▶ [STATED GOAL] Render the part of the items that opens with their first line and closes with the line containing "5. pixel 124 16", both included, as a numbered list with one line per entry and the blank lines omitted.
— start RECORDS SHOWN —
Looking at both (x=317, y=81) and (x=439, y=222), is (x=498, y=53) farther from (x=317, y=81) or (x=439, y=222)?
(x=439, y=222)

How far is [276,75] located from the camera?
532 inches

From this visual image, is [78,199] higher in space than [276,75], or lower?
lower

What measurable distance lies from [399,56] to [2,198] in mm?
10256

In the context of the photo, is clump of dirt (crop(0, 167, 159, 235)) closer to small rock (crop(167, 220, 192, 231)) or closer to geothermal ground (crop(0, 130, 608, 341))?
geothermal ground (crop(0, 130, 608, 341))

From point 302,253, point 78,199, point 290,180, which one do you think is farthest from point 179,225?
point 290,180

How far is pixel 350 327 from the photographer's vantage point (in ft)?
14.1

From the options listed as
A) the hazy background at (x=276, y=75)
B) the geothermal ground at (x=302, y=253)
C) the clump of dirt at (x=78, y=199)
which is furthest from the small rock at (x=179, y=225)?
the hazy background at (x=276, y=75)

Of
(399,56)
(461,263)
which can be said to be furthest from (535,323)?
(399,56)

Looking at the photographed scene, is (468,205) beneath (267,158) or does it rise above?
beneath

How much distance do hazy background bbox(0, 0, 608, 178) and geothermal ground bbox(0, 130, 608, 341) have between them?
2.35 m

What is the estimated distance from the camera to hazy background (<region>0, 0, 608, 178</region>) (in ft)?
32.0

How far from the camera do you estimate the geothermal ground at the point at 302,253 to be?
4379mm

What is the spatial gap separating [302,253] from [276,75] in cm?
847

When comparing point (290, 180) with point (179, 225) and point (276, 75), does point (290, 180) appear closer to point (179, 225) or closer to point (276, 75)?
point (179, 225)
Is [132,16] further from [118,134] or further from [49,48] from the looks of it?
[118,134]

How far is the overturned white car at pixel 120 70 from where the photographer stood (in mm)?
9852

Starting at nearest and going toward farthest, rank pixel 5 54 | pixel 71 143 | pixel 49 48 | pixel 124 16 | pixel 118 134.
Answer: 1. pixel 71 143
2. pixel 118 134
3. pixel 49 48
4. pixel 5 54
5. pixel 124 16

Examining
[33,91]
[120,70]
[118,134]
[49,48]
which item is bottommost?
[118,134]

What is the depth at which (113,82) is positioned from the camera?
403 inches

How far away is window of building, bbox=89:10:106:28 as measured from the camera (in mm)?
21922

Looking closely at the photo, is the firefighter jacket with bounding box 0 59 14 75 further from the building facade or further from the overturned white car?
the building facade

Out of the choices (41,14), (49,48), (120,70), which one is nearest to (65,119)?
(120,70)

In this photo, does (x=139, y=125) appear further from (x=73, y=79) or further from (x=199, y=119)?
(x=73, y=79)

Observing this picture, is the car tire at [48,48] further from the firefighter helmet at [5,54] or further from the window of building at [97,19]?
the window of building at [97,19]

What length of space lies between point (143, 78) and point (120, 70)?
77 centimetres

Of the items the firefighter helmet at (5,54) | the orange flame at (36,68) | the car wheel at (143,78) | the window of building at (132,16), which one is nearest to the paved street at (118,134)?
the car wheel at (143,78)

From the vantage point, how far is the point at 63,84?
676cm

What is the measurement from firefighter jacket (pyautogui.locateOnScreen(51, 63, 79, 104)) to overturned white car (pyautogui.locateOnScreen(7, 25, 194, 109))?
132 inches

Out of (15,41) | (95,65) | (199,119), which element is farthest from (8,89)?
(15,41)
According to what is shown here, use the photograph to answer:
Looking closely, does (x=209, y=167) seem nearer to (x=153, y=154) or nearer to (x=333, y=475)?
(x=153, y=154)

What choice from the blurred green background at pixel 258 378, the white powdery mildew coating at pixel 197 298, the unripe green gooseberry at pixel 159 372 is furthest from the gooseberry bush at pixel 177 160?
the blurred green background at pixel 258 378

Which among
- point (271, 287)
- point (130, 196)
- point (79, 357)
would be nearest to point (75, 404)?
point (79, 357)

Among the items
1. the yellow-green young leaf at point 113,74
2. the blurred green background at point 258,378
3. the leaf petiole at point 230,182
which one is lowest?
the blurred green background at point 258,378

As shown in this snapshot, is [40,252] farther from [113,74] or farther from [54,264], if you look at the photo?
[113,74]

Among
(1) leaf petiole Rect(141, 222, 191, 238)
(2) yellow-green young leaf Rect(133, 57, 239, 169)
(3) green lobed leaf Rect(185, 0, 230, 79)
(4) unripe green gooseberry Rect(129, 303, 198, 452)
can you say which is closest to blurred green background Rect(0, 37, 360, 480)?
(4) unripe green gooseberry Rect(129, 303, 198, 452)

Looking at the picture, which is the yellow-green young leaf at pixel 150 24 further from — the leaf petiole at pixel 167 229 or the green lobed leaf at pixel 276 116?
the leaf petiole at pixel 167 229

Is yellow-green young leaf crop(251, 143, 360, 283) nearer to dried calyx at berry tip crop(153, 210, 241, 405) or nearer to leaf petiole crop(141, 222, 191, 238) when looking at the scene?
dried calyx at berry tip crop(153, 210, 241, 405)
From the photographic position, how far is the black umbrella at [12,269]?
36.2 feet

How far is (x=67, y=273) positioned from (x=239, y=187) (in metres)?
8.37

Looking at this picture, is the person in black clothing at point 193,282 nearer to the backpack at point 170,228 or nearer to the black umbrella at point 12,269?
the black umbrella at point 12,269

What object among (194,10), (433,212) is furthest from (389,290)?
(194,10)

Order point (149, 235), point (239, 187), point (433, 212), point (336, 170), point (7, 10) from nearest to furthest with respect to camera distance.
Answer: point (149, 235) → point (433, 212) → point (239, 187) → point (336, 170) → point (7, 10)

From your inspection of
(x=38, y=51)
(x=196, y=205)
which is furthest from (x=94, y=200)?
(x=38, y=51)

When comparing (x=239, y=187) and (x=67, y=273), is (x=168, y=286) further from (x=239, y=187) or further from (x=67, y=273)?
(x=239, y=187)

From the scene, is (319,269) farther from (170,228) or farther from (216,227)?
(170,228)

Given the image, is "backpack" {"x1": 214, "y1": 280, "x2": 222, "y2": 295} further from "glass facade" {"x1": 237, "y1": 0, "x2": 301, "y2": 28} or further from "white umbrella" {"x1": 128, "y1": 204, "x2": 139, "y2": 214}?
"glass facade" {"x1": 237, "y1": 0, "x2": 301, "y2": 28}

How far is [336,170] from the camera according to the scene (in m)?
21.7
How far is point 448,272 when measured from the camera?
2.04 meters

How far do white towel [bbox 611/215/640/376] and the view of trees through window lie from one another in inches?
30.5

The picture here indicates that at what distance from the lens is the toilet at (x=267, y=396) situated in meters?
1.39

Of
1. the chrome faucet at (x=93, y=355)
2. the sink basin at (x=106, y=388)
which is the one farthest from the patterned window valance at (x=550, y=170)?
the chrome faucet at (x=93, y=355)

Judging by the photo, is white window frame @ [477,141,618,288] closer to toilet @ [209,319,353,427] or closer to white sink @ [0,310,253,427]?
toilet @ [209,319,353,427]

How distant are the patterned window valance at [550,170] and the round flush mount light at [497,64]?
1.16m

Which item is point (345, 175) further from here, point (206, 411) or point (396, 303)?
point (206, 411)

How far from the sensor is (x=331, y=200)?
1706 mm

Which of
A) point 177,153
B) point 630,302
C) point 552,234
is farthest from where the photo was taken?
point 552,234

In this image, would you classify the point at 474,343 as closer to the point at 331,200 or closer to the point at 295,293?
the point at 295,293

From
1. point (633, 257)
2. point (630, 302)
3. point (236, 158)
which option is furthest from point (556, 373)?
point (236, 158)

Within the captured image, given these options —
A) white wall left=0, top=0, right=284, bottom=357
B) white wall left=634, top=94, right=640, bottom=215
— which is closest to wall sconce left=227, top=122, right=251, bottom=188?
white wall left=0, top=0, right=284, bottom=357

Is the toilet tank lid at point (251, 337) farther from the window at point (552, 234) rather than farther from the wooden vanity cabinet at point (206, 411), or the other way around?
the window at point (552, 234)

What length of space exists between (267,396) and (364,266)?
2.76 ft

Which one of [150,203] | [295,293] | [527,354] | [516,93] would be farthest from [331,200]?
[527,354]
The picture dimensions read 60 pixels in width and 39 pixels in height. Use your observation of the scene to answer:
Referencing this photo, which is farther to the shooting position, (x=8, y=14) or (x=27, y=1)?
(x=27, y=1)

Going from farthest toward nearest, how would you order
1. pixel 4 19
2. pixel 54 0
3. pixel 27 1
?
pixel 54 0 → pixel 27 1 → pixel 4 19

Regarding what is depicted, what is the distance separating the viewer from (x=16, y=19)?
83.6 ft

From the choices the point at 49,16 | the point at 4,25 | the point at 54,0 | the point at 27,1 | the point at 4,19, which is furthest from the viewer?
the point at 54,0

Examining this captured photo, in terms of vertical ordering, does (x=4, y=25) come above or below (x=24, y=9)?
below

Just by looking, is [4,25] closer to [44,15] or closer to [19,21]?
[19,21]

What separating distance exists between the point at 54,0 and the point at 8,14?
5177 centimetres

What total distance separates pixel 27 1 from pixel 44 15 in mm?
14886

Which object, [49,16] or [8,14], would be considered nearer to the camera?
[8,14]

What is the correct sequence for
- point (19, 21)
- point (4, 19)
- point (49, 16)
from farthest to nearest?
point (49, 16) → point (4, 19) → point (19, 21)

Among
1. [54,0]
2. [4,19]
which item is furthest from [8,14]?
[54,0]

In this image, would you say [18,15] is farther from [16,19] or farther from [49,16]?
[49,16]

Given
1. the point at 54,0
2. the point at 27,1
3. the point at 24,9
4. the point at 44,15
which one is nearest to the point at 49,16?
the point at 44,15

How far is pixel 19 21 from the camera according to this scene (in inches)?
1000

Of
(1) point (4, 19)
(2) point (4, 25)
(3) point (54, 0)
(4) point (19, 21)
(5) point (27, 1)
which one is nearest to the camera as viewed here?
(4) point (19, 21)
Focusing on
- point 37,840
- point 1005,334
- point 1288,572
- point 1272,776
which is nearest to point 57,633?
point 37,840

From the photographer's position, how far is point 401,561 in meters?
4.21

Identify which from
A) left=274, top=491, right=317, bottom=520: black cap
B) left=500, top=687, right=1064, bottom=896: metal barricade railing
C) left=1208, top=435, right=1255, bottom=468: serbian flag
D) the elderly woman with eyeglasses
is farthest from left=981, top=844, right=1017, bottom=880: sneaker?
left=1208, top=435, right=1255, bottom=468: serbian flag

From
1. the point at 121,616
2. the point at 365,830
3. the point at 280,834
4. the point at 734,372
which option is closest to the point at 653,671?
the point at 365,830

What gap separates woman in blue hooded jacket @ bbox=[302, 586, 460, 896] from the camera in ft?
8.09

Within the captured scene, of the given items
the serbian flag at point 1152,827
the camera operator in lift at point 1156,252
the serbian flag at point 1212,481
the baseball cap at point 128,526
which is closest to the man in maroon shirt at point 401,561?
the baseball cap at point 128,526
— end RECORDS SHOWN —
▶ [PROBLEM SOLUTION]
1. Looking at both (x=317, y=81) and (x=439, y=222), is (x=498, y=53) farther from (x=317, y=81) or (x=439, y=222)?
2. (x=439, y=222)
3. How far is [276,75] located from the camera?
4. 532 inches
5. From this visual image, is [78,199] higher in space than [276,75], or lower?
6. lower
7. What measurable distance lies from [399,56] to [2,198] in mm?
8. 10256
9. In the context of the photo, is clump of dirt (crop(0, 167, 159, 235)) closer to small rock (crop(167, 220, 192, 231)) or closer to geothermal ground (crop(0, 130, 608, 341))?
10. geothermal ground (crop(0, 130, 608, 341))
11. From point 302,253, point 78,199, point 290,180, which one do you think is farthest from point 179,225?
12. point 290,180
13. How far is pixel 350 327 from the photographer's vantage point (in ft)?
14. 14.1
15. From the options listed as
16. A) the hazy background at (x=276, y=75)
17. B) the geothermal ground at (x=302, y=253)
18. C) the clump of dirt at (x=78, y=199)
19. which is furthest from the small rock at (x=179, y=225)?
20. the hazy background at (x=276, y=75)
21. Of
22. (399,56)
23. (461,263)
24. which can be said to be furthest from (535,323)?
25. (399,56)
26. Looking at the photographed scene, is (468,205) beneath (267,158) or does it rise above?
27. beneath
28. How much distance do hazy background bbox(0, 0, 608, 178) and geothermal ground bbox(0, 130, 608, 341) have between them?
29. 2.35 m
30. What is the estimated distance from the camera to hazy background (<region>0, 0, 608, 178</region>) (in ft)?
31. 32.0
32. How far from the camera do you estimate the geothermal ground at the point at 302,253 to be?
33. 4379mm
34. What is the spatial gap separating [302,253] from [276,75] in cm?
35. 847
36. When comparing point (290, 180) with point (179, 225) and point (276, 75), does point (290, 180) appear closer to point (179, 225) or closer to point (276, 75)?
37. point (179, 225)
38. Is [132,16] further from [118,134] or further from [49,48] from the looks of it?
39. [118,134]
40. How far is the overturned white car at pixel 120 70 from where the photographer stood (in mm)?
41. 9852
42. Starting at nearest and going toward farthest, rank pixel 5 54 | pixel 71 143 | pixel 49 48 | pixel 124 16 | pixel 118 134.
43. Answer: 1. pixel 71 143
44. 2. pixel 118 134
45. 3. pixel 49 48
46. 4. pixel 5 54
47. 5. pixel 124 16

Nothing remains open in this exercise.